On Tue, Feb 11, 2003 at 12:35:37AM -0800, Brion Vibber wrote:
On sab, 2003-02-08 at 14:26, Brion Vibber wrote:
The watchlist:
SELECT DISTINCT
cur_id,cur_namespace,cur_title,cur_comment,
cur_user,cur_user_text,cur_timestamp,cur_minor_edit,cur_is_new
FROM cur,watchlist
WHERE wl_user=7457 AND wl_title=cur_title
AND (cur_namespace=wl_namespace OR cur_namespace=wl_namespace+1)
ORDER BY inverse_timestamp LIMIT 100;
+-----------+------+----------------------------------------------+-----------+---------+--------------------+------+----------------------------------------------------------+
| table | type | possible_keys | key | key_len |
ref | rows | Extra |
+-----------+------+----------------------------------------------+-----------+---------+--------------------+------+----------------------------------------------------------+
| watchlist | ref | wl_user | wl_user | 4 |
const | 1730 | where used; Using index; Using temporary; Using filesort |
| cur | ref | cur_namespace,cur_title,name_title_timestamp | cur_title | 255 |
watchlist.wl_title | 1 | where used |
+-----------+------+----------------------------------------------+-----------+---------+--------------------+------+----------------------------------------------------------+
Explain doesn't give any different results if the namespace+1 is taken
out; so adding near-dupe rows to cover talk pages wouldn't help.
Strange. Did you force it to use the index Name_title_timestamp with USE?
MySQL sometimes chooses a smaller index than it should.

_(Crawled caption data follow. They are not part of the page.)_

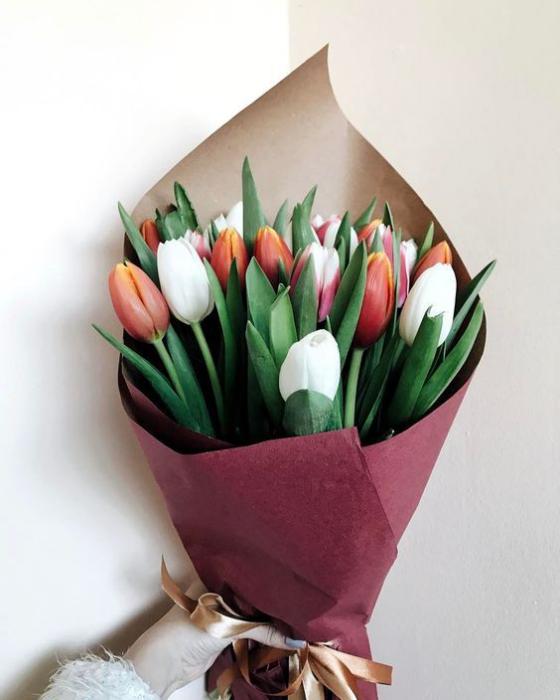 Blumen zum Valentinstag Tulpen in Weiß und Rot schöner Strauß zum Fest der Liebe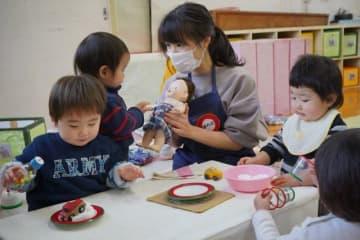 乳幼児を相手に実習体験する参加者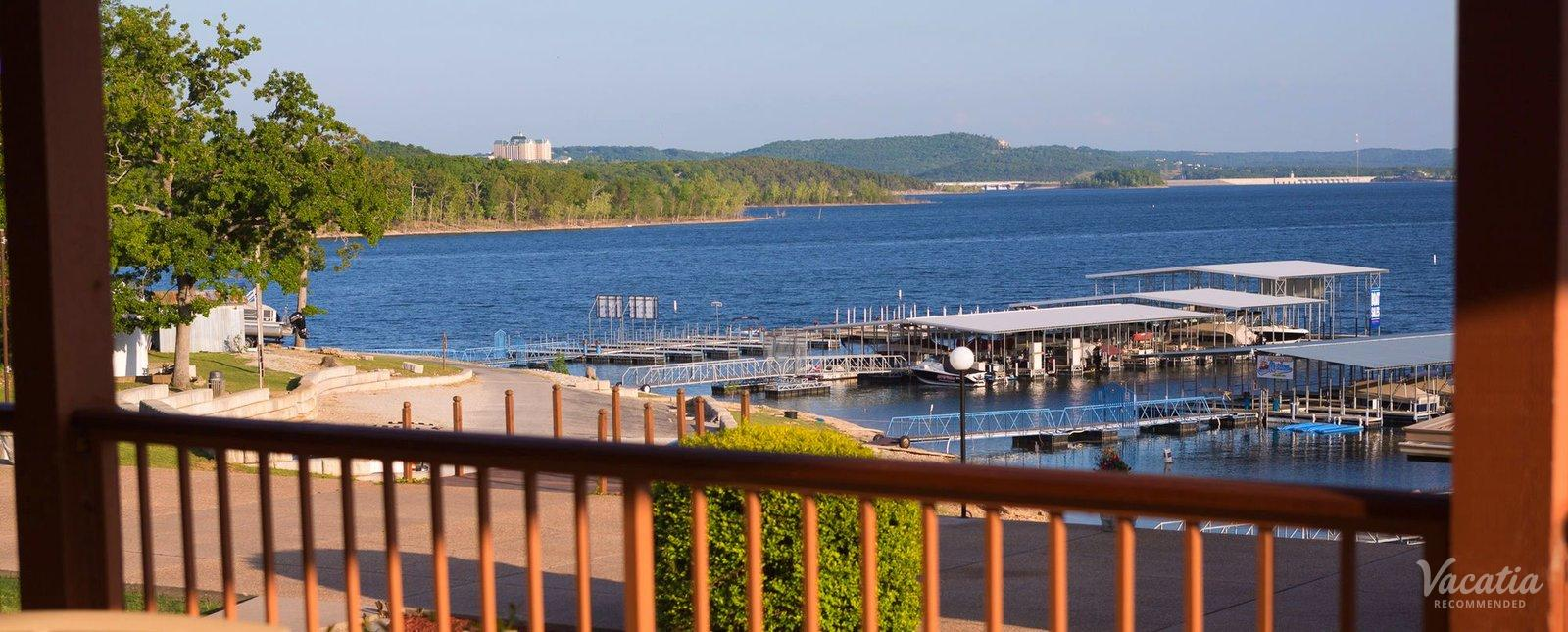 Branson Yacht Club Lake View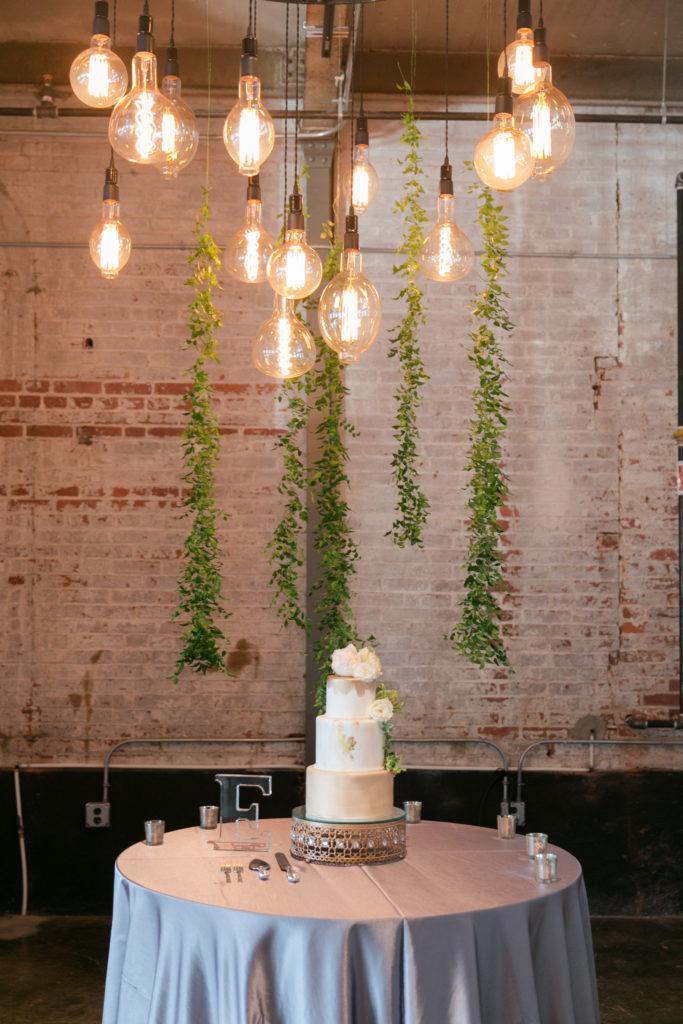 Love the Edison bulbs above the cake!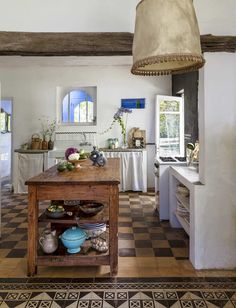 It was love at first sight when artist EvaClaessensand art dealer KrisGhesquièrecame upon a remote roadside ruin in Uruguay. But turning it into their dream home and workplace was a more extended affair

I'm not quite sure how to match up the indexes
right. Note that
watchlist has a composite index on wl_user, wl_namespace, and
wl_title... but I don't know if it can match those up if part 1 of the
index is a constant, and parts 2 and 3 match 1 and 2 of the other
table's index.
They don't have to match. All that is required is that the columns on which
it joins watchlist with cur are a prefix of some index on cur. So without
the namespace+1 part the name_title_timestamp index should do, and with
probably also (but I'm not sure because I don't know how it handles the
OR). As always, EXPLAIN will tell you if it uses the right indices or not.
Some prolific users have three thousand or more titles
in their watchlist;
the total number of distinct watched pages on the en.wiki is 30409.
Is there any way we could do this without temporary tables & filesorts &
whatnot?
Yes, there is, you could add an extra inverse_timestamp column to the
watchlist that (very redundantly) stores the inverse_timestamp of the
watched page. Obviously this would have to be updated each time the page is
updated (and when the page is added to the watchlist). If you then have an
index on (wl_user, inv_timestamp) and make sure MySQL uses it then it won't
have to sort.
-- Jan Hidders